Determine how many lines of the records below contain the string "instances", treating uppercase and lowercase letters as different, and reply with only that number.

________________________________________

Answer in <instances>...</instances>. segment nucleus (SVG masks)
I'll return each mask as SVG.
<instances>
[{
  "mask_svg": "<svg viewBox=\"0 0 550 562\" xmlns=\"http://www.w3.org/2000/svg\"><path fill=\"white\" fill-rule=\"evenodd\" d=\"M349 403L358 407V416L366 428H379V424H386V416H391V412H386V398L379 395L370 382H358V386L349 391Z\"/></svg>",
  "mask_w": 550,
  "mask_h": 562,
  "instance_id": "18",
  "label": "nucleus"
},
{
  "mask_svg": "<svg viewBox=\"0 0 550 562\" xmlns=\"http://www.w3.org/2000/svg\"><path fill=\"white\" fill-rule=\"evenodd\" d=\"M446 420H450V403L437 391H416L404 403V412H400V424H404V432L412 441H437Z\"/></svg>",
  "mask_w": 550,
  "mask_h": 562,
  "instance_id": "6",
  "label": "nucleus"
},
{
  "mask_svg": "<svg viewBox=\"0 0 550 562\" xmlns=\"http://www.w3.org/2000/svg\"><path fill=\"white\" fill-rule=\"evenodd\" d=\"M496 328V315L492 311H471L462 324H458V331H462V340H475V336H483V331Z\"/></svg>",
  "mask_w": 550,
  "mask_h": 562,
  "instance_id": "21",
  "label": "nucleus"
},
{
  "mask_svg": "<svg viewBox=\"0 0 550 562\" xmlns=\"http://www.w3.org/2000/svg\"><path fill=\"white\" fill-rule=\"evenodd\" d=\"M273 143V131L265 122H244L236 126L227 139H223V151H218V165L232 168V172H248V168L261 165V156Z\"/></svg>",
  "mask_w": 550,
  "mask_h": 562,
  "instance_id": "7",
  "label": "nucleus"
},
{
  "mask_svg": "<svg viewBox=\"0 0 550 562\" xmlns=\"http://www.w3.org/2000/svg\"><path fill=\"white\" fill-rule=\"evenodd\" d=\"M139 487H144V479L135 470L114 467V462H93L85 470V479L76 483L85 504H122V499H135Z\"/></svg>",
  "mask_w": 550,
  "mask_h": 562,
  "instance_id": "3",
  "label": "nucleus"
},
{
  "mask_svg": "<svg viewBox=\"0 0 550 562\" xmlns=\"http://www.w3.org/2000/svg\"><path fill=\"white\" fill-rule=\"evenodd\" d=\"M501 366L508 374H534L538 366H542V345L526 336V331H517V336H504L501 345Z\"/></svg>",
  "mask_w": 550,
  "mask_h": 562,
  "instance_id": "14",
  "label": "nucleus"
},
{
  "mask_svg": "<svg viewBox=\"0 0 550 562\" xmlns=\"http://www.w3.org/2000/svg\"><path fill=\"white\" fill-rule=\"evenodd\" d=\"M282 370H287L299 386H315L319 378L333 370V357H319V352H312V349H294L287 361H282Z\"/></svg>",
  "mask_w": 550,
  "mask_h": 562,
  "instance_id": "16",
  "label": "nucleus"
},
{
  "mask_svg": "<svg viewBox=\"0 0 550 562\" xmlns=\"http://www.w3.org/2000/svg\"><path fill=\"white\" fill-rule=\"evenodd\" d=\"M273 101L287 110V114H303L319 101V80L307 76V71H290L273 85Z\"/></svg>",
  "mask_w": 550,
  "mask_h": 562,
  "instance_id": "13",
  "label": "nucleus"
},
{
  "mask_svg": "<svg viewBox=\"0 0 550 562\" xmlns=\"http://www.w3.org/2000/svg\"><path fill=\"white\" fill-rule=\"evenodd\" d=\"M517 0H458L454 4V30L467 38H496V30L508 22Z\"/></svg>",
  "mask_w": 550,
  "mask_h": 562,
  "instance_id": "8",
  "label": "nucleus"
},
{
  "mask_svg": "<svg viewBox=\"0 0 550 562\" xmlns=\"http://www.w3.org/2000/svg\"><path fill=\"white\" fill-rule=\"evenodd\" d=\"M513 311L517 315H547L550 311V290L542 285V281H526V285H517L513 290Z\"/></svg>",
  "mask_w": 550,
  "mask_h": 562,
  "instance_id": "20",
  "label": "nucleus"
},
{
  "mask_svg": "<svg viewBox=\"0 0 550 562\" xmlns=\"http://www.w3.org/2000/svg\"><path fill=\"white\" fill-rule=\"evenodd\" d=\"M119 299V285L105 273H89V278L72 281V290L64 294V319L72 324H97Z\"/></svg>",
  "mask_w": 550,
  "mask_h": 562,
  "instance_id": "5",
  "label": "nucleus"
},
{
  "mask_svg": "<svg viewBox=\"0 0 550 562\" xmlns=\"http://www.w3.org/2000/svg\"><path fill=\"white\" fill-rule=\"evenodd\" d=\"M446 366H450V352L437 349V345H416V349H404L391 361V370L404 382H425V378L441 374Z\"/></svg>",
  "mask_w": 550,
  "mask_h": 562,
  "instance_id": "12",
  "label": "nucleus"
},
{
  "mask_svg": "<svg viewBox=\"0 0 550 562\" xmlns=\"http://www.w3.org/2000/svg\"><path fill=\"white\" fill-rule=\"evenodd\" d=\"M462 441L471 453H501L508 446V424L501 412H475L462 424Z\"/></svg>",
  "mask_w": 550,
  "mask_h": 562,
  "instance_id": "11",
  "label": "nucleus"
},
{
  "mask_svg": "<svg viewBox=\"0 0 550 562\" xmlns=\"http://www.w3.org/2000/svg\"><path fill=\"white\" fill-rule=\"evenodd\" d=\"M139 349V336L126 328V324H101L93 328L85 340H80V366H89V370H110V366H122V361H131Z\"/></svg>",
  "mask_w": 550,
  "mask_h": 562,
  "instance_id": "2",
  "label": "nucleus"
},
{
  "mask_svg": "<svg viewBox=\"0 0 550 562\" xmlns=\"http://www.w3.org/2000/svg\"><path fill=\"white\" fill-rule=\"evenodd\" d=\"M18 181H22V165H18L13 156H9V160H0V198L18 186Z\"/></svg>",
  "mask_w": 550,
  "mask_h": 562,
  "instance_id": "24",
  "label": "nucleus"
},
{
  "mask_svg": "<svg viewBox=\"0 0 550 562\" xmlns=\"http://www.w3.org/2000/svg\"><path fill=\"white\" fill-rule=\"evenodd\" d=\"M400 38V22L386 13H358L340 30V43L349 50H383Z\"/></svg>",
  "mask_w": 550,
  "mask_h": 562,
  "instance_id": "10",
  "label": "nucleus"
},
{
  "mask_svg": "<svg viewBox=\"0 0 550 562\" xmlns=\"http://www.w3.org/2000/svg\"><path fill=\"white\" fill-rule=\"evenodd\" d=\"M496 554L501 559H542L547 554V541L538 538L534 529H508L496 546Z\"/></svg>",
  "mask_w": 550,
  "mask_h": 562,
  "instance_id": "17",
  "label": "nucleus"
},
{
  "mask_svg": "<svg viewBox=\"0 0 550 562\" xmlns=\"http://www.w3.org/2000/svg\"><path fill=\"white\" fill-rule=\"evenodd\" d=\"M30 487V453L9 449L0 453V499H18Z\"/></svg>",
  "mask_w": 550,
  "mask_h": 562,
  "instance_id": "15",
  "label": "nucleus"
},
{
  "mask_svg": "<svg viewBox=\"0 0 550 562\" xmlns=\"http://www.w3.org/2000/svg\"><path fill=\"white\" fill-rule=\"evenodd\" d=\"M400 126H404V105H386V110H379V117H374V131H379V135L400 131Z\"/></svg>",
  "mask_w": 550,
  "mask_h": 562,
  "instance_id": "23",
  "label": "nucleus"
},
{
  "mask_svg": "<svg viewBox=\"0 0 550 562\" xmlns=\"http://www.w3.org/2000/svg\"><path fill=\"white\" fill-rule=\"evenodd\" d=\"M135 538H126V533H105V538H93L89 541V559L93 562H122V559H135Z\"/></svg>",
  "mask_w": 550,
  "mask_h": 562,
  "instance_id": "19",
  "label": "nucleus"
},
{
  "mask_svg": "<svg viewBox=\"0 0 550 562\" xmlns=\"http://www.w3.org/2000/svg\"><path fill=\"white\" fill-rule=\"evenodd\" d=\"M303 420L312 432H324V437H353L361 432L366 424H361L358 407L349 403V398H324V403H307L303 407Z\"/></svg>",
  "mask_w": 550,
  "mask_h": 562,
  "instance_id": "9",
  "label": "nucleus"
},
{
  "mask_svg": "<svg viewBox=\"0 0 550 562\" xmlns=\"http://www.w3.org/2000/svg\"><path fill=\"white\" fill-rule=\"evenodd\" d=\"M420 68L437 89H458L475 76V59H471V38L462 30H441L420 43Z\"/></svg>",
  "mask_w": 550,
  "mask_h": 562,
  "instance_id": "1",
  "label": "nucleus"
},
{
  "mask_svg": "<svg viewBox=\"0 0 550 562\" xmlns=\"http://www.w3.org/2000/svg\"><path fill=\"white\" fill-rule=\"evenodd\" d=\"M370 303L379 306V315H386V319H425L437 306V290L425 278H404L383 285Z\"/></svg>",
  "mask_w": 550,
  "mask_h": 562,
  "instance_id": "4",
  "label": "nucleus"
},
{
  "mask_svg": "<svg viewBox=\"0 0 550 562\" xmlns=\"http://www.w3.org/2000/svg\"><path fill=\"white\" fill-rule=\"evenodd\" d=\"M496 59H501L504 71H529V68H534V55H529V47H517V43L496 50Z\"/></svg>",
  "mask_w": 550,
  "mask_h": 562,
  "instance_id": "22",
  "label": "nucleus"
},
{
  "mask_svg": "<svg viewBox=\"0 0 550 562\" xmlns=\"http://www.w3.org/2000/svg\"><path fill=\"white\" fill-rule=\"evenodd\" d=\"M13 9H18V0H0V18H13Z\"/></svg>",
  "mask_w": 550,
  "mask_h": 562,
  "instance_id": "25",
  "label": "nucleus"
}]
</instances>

________________________________________

[FINAL ANSWER] 3